Representing Dover Park Plaza LLC, the landlord at Dover Park Plaza in Hamilton’s Yardville section, the brokerage on Monday detailed the new commitments by Jersey Strong and Mama Dude’s. The operators are leasing 25,067 and 1,758 square feet, respectively, joining CVS Health, a pair of existing restaurants and several other longtime tenants.
The lease-up comes two years after ownership acquired the 58,000-square-foot complex at 1-23 Sunnybrea Blvd., which came as part of a 1031 exchange. R.J. Brunelli Sales Associate Peter Miller spearheaded the leasing effort to raise occupancy at the property from 75 percent.
In a news release, the brokerage firm noted that securing Jersey Strong included the relocation of Sun Lok Gardens, an Asian restaurant, to another space in the center.

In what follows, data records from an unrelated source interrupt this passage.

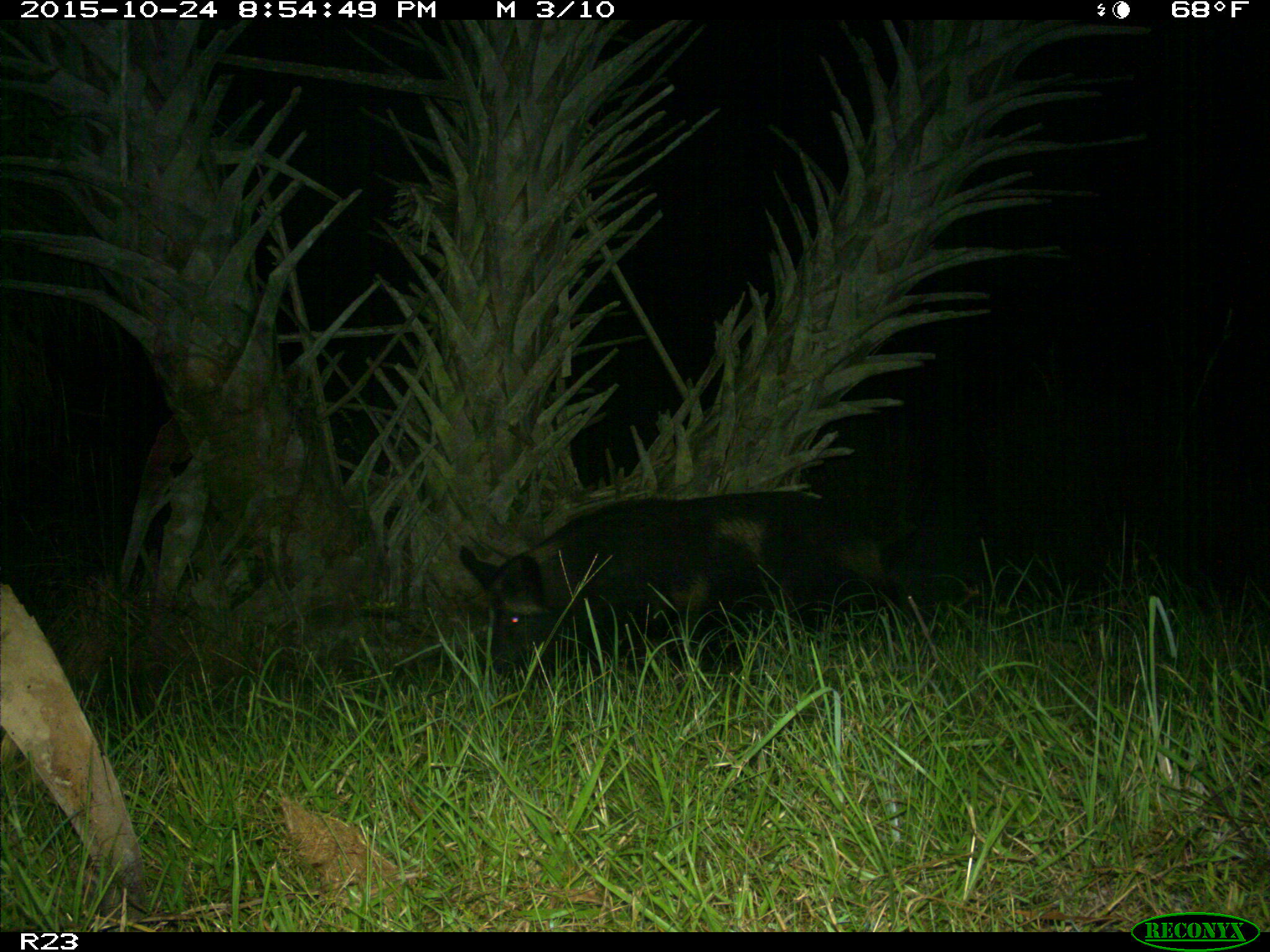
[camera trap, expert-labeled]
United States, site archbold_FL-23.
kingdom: Animalia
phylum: Chordata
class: Mammalia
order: Artiodactyla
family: Suidae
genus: Sus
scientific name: Sus scrofa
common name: wild boar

The firm also said it helped win municipal approval for the construction of a 3,500-square-foot mezzanine within the gym for yoga, Pilates and other workouts.
“To optimize the location for this statewide fitness chain, we worked with the landlord to reconfigure and combine several narrow, deep, less functional spaces with a former dollar store that served as the centerpiece for the new gym,” Miller said.
Robert Kwiatkowski, a vice president of tenant representation with R.J. Brunelli, represented Jersey Strong, while President and Principal Danielle Brunelli served as listing agent on the transaction.
Mama Dude’s, a farm-to-table concept that started as a food truck business, will use the new space as its first brick-and-mortar location.
“We pounded the pavement to find Andrew Dudich — a talented, ambitious 26-year-old chef fresh out of culinary school whose food truck business has been a huge local success,” Miller said. “His father was always known as ‘Dude,’ so people always referred to his mom, who lived in Yardville, as ‘Mama Dude.’”
Both Jersey Strong and Mama Dudes are under construction and likely to open later this year, Miller said. They are helping to revive a complex that was once anchored by an Acme supermarket, a bank, a postal service branch and other daily needs tenants before suffering declines in foot traffic and multiple store closures over the years.